フィリップ・ロス『ダイング・アニマル』
150ページほどの薄い本。
表紙にはぼんやりとした模様が入っていて、帯を外して初めてそれが女性の裸の臀部だとわかる。
こんな写真を使うのは、エロティックな描写があるからだ。
文化批評家のケペシュ氏は、大学でクラスを持つ62歳。テレビ出演もする彼の知的な授業は、多くの女子学生を魅了していた。
ケペシュ氏は、教師と教え子の関係でなくなったあと、彼女たちと性的な関係を持つ。それは何年も、何人も続いている。
そんな手練れでありながら、キューバ人の24歳の女性コンスエラと関係を持ったあと、彼女に夢中になってしまう。
ここまで書いて、この小説の魅力がまったく伝わらないことに気づいた。この短い小説には、無駄な箇所がない。細かい部分にも全体を形作る重要な要素があって、それを書いていくと100ページを越えてしまう。
ポルノまがいの描写がある。
扇情的な表現で、読む者を興奮させるのがポルノの目的であるならば、この小説は十分ポルノ的ともいえる。
ケペシュ氏は冷静に、若い女性の身体と性行為を事細かく描写する。
ケペシュ氏は、自分の息子がガールフレンドを妊娠させてしまったとき、身勝手な理屈を並べ、責任を取るなと説得した。

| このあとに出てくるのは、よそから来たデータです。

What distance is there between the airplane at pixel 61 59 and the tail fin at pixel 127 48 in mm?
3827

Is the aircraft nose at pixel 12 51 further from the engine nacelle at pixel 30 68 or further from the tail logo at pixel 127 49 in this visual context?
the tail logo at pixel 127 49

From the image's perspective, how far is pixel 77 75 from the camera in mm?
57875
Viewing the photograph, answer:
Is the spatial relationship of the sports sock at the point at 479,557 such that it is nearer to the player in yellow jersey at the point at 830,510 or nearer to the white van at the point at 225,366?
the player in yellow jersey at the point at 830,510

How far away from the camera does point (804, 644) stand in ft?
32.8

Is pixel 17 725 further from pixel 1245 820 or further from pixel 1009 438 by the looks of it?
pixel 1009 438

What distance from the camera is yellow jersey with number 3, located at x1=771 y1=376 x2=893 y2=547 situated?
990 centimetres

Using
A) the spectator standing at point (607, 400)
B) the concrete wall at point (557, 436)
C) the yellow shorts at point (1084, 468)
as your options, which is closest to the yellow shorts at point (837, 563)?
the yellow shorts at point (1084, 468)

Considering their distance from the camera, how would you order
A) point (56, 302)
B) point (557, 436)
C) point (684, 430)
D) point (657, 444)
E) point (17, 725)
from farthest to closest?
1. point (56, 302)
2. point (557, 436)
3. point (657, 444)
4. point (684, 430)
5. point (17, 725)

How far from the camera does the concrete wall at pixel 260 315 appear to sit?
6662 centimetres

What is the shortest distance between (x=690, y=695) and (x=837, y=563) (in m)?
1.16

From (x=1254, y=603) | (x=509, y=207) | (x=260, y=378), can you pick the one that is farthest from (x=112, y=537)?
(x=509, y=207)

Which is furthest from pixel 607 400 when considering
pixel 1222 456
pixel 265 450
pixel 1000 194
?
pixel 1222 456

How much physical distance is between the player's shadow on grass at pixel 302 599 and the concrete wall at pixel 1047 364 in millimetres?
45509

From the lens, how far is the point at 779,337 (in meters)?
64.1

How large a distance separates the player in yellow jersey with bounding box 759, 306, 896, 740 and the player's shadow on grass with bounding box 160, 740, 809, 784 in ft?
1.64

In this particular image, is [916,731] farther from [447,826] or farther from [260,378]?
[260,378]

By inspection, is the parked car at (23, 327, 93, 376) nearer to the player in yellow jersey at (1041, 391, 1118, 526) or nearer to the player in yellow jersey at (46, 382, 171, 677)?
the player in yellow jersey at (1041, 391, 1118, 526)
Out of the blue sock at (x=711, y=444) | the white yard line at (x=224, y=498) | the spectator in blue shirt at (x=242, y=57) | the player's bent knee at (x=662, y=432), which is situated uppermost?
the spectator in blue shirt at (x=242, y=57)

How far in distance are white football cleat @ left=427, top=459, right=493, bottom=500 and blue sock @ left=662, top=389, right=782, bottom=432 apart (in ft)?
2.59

なんという男だろう。女性と真剣に向き合わない関係を、息子にも押し付けようとするとは。
決してケペシュ氏は女性を騙しているわけではない。何らかの罪があるわけでもない。だからケペシュ氏が断罪される理由はないのだが、コンスエラのことが頭から離れなくなり、まるで霊に取り憑かれてしまったように弱っていく姿を見せると、それは罰ではないのかと思ってしまう。
女性からすれば虫酸が走る存在かもしれない。でも老齢の男性から見れば羨ましい部分があるに違いない。
どちらにしても、最後は可哀想に。